提示された文章:
-----
早朝の羽田空港。吐く息がまだ白かった。ツンとした冷たい澄んだ空気の中を、滑りの悪いトランクをゴロゴロと押しながら、「なぜ、私はソウルへ行くのだろう?」と、ふと不思議に思ったことをよく覚えている。
人生とは、後付けの美化だ。
記憶の上書きを繰り返し、なんだかご立派に見える物語を作っていく。
私はこの先、どうして留学しようかと思ったのか、その理由を何度も聞かれることだろう。
そしてきっと、嘘は言わないけれど、その度にもっともらしい言葉を並べて、話すのだろう。しかし、そこに本当があるとは、どうしても考えられない。自分で話した言葉によって、本当のことから遠ざかっていくような気がする。しかし、今、ここを飛び出して韓国へ行きたいという気持ちは、紛れもない私の「진심」(チンシム-いつわりのない本当の心)なのだと思う。
始まりは2020年の春だった。
初めての緊急事態宣言が発令された頃、私は生まれて初めて韓国ドラマをちゃんと観た。そしてハマった。
「記憶喪失になる」という設定を多用するラブストーリー、ピンクと水色のポップなポスター。そんな片寄ったイメージのせいで、私には一生縁のない世界だと思っていたのだが、まんまと沼に落ちた。閉鎖的で不安な日々が続く中で、それは大きな楽しみとなった。
-----
資料の抜粋:
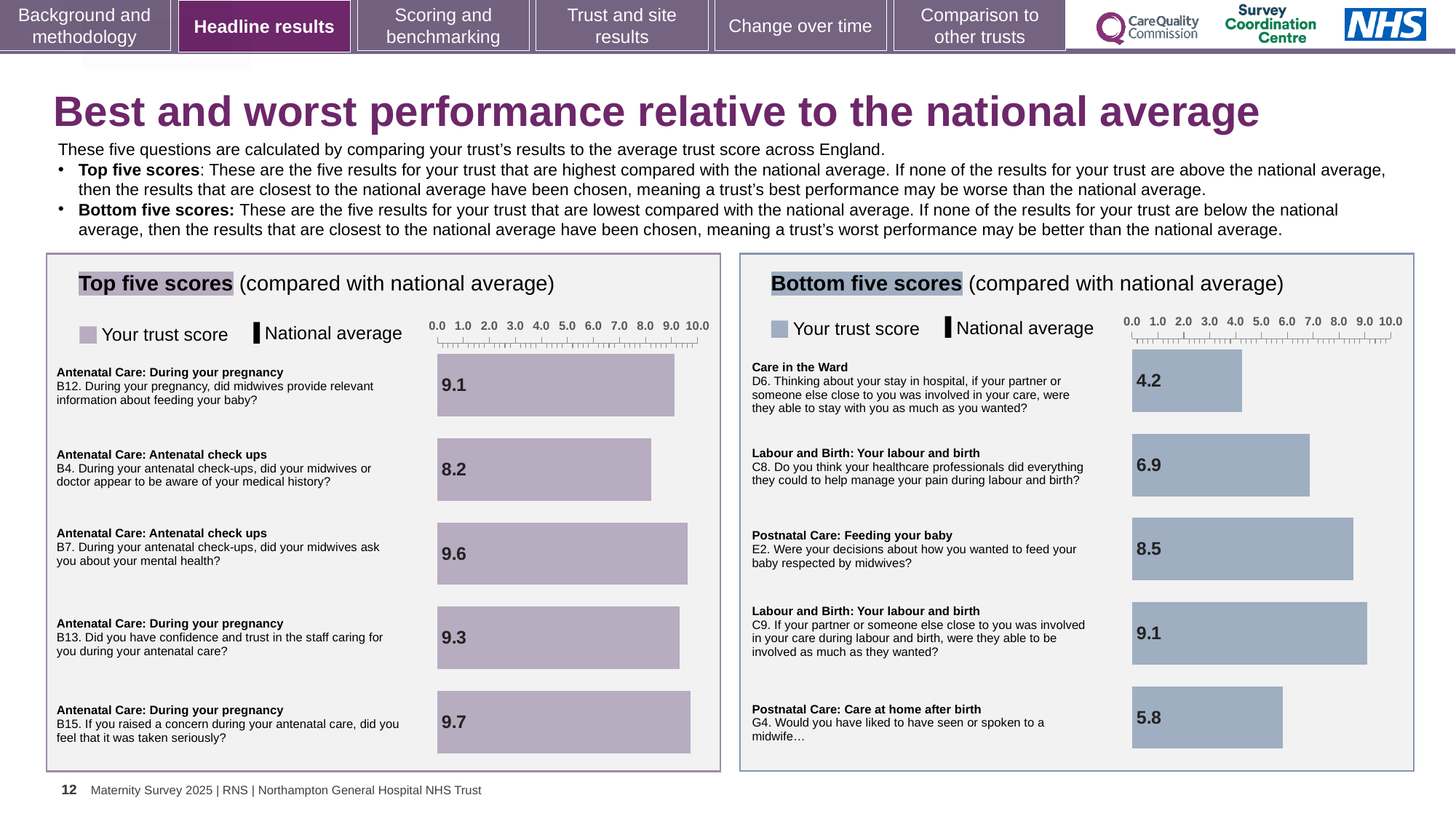
In the Bottom five scores chart, what is the trust score for G4 (would you have liked to have seen or spoken to a midwife)? 5.8 In the Bottom five scores chart, which has the larger trust score, C8 or E2? E2 What kind of chart is the Bottom five scores chart? bar chart In the Top five scores chart, what is the trust score for B7 (did your midwives ask you about your mental health)? 9.6 In the Top five scores chart, which question has the highest trust score? B15 (9.7) In the Bottom five scores chart, what is the difference between the scores for C9 and D6? 4.9 In the Top five scores chart, what is the difference between the scores for B15 and B4? 1.5 In the Top five scores chart, which question has the lowest trust score? B4 (8.2) In the Bottom five scores chart, which question has the lowest trust score? D6 (4.2) In the Bottom five scores chart, is the value for D6 greater or less than 5.0? less In the Bottom five scores chart, which question has the highest trust score? C9 (9.1) How many bars are plotted in the Top five scores chart? 5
-----
取り組む問題:
[a] 韓国留学を語る文章で、筆者が生まれて初めて韓国ドラマをちゃんと観たのはいつ頃か。
[b] 韓国留学を語る文章を、最後の文のあとから書き継ぐこと。
資料は参照しなくてよい。

各問の解答:
[a] 2020年の春、初めての緊急事態宣言が発令された頃。

[b]
ディテールをとことん突き詰め、よく練られたストーリー。役者達の演技力。美しい映像。物語に寄り添う音楽たち。そして、私にとってふたつめとなった韓国ドラマ『梨泰院クラス』を観て、BTSの音楽と出会った。挿入歌をBTSのメンバーが歌っていたからだ。
韓国語は何ひとつ知らないし、BTSのメンバーの人数も、顔もわからない。映像だって見たことがない。それなのにただただ、私は何ヶ月もの間、取り憑かれたように彼らの音楽を聴き続けた。
そんなある日、友人がBTSのパフォーマンス映像を見せてくれた。息のそろった群舞。真摯に音楽を届ける姿勢。観る者を巻き込んでいくその迫力に驚き圧倒され、すぐに夢中になった。
一人ひとりのキャラクター、これまでの活動、音楽に込められた意味を知っていく中で、私にとって大きな出会いとなったのが光州民主化抗争(光州事件)だった。
BTSがこれまで発表してきた楽曲には、韓国の歴史や社会問題に対してのメッセージが込められたものがいくつもある。そのひとつである『Ma City』(2016)は、BTSのメンバーが自らの故郷を、夢やプライドとともに歌いあげた曲だ。韓国の南西部・光州出身のJ-HOPEさん (1994年-) はこの曲の中で、43年前に起きた光州民主化抗争のことを歌った。光州民主化抗争とは1980年5月に光州で起きた民主化を求める運動と、それに対する軍事政権による武力弾圧のことだ。学生を含む多くの市民が軍によって虐殺された。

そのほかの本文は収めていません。